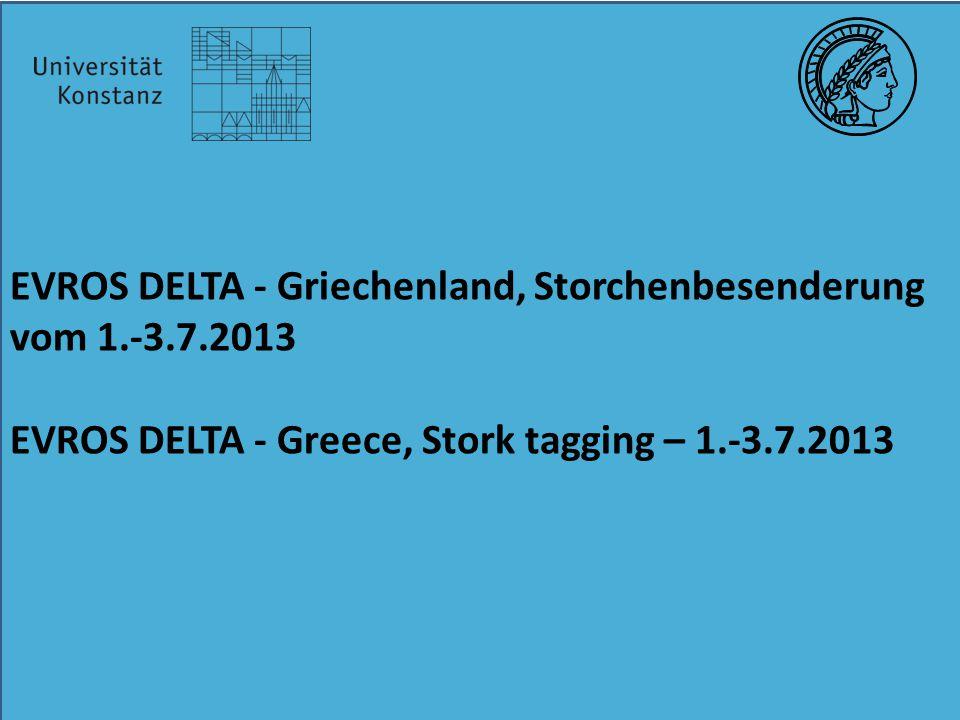 EVROS DELTA - Griechenland, Storchenbesenderung vom 1.-3.7.2013 EVROS DELTA - Greece, Stork tagging – 1.-3.7.2013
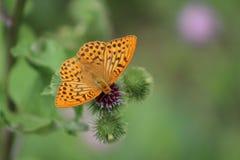 Schöner bunter Schmetterling Silber-wusch Fritillary auf blühender Distel in der Wiese Sommertag, unscharfer Hintergrund Lizenzfreie Stockbilder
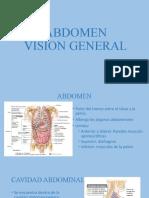 1-Vision general, cavidades, pared anterolateral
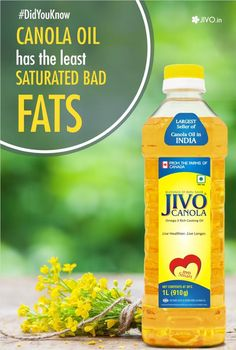 #DidYouKnow #Jivo  Canola oil has the least saturated fats and the most plant-based Omega-3 fat  Share & Spread!
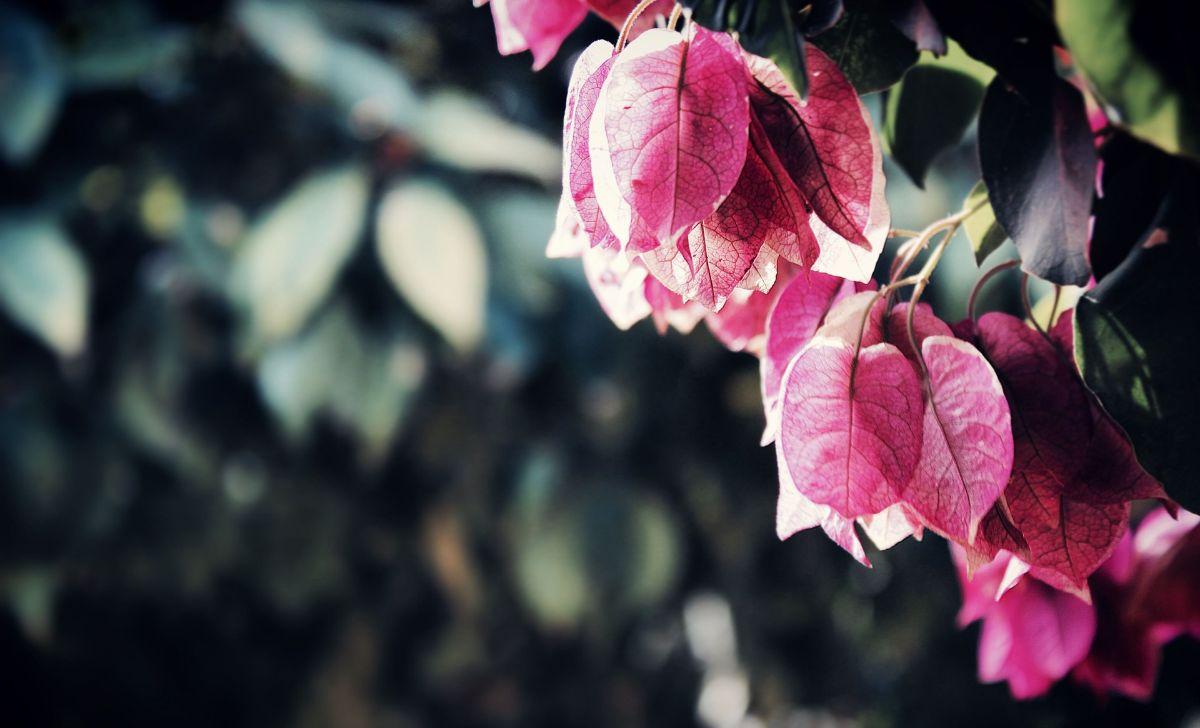 plantas con flores de exterior: Buganvilla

◇ ◇ ◇ ◇

Exactly as written, return each line above and leave the pictures behind.

 EVROS DELTA - Griechenland, Storchenbesenderung vom 1.-3.7.2013 EVROS DELTA - Greece, Stork tagging – 1.-3.7.2013
 Schöner bunter Schmetterling Silber-wusch Fritillary auf blühender Distel in der Wiese Sommertag, unscharfer Hintergrund Lizenzfreie Stockbilder
 1-Vision general, cavidades, pared anterolateral
 #DidYouKnow #Jivo  Canola oil has the least saturated fats and the most plant-based Omega-3 fat  Share & Spread!
 plantas con flores de exterior: Buganvilla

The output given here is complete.